Je ne suis plus sûr que ce soit encore d’acutalité, mais je me suis dit que je devais en parler quand même, alors essayez de vous replonger il y a environ deux semaines.
Vous me connaissez, et sinon, la magnifique page ci-contre en témoigne.
J’ai deux défauts qui composent ma personnalité. Le premier est sans doute la paresse, moi qui applique souvent la loi du moindre effort. Le second (mais toutefois pas moins important pour autant) est que je HAIS perdre. Peu importe les circonstances, peu importe ce que c’est, je le veux. Naturellement, ces deux faits sont contradictoires, et ça me rend dingue à l’occasion, mais on en reparlera un autre jour.
Parce que ce que le second implique et qui est important de retenir dans la leçon d’aujourd’hui (*gasp* un autre mot à deux apostrophes, moi qui pensait qu’il n’y avait que “qu’aujourd’hui”…), c’est que le fait que je hais perdre fait de moi quelqu’un d’extrêmement indécis, puisque je ne peux jamais accepter le coût d’option engendré.

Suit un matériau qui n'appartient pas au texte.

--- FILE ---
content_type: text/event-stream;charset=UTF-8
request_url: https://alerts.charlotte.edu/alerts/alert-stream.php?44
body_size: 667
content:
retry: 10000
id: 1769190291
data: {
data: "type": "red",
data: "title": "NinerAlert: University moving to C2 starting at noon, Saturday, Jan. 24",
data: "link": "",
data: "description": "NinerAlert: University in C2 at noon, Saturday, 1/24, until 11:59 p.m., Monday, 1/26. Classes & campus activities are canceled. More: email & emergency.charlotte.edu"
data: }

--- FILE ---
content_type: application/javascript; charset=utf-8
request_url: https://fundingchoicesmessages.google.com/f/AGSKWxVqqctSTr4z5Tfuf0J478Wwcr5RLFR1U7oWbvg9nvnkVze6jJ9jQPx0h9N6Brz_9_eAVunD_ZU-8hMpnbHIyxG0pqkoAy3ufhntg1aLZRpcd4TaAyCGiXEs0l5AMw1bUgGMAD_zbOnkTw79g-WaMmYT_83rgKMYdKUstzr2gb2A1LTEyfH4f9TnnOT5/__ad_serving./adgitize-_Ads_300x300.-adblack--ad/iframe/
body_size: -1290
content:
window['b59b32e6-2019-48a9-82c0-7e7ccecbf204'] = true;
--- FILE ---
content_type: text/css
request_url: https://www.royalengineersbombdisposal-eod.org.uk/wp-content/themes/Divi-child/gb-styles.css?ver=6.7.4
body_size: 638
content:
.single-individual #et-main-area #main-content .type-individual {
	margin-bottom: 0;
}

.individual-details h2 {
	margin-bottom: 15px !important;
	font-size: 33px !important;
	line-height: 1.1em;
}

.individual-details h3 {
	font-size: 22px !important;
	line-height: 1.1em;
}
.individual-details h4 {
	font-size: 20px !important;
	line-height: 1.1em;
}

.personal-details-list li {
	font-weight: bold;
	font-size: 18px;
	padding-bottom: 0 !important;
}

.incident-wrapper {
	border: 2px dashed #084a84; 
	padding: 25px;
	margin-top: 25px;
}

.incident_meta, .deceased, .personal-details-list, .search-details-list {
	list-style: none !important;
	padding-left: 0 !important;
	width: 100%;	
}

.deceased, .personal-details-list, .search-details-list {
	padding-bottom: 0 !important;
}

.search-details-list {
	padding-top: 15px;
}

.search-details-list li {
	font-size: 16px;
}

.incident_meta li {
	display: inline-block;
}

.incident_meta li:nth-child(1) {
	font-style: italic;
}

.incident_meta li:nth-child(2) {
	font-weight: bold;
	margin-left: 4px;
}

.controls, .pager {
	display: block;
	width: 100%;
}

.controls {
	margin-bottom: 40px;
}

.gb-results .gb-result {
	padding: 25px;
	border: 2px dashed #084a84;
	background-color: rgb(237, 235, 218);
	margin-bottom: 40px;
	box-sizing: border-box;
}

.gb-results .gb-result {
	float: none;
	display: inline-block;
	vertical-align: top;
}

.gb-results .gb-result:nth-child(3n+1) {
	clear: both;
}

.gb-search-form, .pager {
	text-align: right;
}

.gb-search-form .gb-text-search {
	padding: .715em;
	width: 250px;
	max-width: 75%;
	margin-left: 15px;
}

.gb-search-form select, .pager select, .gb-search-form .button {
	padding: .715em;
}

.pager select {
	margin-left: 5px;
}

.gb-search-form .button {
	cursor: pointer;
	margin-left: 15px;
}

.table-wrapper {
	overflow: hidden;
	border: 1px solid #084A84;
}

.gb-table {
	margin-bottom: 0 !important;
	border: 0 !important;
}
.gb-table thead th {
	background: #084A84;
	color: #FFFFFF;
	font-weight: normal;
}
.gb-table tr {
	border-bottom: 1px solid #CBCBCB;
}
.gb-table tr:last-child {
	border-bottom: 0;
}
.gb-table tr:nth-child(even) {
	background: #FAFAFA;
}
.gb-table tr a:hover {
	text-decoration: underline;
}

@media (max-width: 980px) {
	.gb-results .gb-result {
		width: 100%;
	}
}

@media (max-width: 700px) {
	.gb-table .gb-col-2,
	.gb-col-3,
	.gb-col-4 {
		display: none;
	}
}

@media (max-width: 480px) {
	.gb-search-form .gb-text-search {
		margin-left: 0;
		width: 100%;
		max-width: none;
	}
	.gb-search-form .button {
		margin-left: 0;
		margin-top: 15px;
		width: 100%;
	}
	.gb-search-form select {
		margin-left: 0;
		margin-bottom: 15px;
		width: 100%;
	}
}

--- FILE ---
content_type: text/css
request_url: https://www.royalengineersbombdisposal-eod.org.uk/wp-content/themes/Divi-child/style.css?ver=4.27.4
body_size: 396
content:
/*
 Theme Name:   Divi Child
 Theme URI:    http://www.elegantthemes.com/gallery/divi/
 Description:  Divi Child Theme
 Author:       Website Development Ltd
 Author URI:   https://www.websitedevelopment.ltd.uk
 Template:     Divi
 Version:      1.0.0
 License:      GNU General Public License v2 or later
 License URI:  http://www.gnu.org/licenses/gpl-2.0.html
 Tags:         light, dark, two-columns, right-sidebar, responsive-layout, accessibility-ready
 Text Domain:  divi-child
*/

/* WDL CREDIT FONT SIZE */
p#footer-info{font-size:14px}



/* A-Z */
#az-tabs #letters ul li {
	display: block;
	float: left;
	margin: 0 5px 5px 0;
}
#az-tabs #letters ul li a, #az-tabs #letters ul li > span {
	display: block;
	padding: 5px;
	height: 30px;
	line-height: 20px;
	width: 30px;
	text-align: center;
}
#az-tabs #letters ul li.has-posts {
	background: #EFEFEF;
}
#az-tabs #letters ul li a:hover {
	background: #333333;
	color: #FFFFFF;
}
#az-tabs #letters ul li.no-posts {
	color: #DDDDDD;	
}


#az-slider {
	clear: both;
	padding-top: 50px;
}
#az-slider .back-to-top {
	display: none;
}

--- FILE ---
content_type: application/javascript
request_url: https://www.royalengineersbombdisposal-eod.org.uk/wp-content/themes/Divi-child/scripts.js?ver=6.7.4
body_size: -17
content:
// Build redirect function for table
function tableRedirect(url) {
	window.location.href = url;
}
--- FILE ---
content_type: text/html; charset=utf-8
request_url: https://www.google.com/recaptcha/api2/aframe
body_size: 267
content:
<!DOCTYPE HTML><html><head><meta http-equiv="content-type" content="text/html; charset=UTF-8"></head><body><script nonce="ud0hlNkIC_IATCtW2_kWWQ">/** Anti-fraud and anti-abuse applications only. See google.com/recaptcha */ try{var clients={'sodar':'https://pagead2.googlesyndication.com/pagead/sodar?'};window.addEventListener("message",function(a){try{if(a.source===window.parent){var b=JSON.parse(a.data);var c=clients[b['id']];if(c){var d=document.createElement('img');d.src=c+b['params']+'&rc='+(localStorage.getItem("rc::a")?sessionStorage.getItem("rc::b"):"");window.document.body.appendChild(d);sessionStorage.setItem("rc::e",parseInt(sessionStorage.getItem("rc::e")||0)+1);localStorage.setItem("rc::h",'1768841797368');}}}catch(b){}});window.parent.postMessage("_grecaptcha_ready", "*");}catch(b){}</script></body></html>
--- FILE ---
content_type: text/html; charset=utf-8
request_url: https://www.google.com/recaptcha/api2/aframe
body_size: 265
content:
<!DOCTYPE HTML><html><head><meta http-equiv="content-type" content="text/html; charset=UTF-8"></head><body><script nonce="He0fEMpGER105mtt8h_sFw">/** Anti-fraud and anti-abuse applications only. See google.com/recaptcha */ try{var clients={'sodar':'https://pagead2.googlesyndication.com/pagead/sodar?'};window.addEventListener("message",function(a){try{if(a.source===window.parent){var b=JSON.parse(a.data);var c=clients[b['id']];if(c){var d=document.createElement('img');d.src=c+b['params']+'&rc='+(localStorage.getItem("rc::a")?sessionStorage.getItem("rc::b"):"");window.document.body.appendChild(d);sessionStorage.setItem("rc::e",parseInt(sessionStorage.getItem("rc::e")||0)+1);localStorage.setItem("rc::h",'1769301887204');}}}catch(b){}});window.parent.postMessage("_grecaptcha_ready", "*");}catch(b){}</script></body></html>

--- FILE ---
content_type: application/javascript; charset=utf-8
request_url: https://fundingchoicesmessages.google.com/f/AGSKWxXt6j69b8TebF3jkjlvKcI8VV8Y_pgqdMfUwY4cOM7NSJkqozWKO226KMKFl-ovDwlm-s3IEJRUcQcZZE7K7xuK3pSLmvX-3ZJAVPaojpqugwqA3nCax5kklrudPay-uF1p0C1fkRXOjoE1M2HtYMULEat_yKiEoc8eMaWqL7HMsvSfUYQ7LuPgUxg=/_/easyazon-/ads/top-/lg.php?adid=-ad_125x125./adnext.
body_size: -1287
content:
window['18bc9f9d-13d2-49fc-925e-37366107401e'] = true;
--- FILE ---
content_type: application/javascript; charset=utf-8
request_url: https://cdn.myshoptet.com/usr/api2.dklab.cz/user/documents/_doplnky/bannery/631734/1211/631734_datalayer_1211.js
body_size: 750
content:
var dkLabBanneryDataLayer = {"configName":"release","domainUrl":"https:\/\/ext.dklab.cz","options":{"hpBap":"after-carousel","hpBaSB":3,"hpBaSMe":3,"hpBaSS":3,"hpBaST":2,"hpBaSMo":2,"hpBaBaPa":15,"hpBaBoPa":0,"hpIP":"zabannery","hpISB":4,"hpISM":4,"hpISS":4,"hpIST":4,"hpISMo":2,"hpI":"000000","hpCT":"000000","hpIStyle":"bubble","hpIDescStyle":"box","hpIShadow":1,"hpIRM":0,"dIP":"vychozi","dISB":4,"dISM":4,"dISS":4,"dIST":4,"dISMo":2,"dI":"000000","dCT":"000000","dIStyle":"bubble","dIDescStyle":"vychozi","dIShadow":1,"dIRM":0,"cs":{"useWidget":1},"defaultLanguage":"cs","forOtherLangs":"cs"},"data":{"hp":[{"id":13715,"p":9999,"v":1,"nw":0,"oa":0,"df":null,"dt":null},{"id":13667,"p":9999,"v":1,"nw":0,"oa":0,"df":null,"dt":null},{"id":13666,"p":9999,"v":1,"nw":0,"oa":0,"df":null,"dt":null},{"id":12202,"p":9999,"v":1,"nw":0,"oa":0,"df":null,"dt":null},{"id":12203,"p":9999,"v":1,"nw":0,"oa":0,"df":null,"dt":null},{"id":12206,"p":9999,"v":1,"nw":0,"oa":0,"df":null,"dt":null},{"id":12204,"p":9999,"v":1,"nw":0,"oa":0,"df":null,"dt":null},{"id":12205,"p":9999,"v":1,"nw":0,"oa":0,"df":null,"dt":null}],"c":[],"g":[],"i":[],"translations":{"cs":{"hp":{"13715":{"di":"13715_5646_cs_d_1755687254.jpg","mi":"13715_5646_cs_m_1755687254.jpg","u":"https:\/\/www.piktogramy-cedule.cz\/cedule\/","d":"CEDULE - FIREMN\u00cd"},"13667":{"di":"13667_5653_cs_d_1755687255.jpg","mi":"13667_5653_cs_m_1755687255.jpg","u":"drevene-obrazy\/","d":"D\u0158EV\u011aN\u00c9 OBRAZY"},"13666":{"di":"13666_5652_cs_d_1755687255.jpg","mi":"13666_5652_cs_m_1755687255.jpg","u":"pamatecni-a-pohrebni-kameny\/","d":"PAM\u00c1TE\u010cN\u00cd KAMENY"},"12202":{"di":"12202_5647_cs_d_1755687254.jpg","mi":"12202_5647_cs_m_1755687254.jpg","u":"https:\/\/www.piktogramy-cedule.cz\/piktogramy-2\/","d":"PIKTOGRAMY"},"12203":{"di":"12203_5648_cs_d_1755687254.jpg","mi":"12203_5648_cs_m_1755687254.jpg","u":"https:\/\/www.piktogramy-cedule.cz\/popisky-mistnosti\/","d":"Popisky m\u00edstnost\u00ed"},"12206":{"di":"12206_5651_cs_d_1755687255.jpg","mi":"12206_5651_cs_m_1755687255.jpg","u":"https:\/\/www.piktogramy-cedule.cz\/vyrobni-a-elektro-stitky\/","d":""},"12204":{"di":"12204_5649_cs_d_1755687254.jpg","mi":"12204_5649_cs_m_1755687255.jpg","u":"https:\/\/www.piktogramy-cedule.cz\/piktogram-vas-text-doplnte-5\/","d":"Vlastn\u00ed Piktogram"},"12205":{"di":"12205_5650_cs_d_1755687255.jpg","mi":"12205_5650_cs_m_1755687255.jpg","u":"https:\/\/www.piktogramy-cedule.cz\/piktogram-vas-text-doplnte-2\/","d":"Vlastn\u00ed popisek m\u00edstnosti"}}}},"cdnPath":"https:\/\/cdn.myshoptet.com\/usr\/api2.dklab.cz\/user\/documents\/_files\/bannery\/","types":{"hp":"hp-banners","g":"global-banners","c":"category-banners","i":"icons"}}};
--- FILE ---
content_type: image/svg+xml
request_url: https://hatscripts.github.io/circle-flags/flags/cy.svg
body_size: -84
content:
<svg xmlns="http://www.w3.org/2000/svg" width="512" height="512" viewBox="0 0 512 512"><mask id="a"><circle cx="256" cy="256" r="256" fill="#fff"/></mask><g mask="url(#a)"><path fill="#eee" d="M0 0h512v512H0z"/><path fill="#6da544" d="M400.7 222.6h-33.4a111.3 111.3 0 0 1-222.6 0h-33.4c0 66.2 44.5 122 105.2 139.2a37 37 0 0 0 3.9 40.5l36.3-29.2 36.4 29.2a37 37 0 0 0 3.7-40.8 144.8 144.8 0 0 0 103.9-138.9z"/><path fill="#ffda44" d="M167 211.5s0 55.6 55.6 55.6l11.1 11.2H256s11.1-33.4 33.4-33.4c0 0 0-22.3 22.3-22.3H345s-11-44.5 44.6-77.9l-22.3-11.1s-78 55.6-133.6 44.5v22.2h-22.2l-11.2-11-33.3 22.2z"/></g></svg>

Hé bien il y a deux semaines, j’ai fait une décision qui ne m’a apporté QUE des avantages, et c’est très rare. L’expliquer serait entrer dans des détails longs et chiants à raconter, et j’ai la flemme pour le moment (voir défaut numéro un), mais le fait est que j’ai finalement pu apprécier la joie et la paix d’esprit subjuguante de prendre une décision, même insignifiante, qui n’est pas seulement meilleure que les autres, mais qui est bien parfaite, sous tous les points.
Et en plus, cette décision s’agissait plus d’un coup de chance que d’une réelle réflexion… il faut bien savoir apprécier les petites choses de la vie, et celle-là, j’ai bien compté la savourer à souhait. Surtout que j’ignore quand un tel fait se reproduira.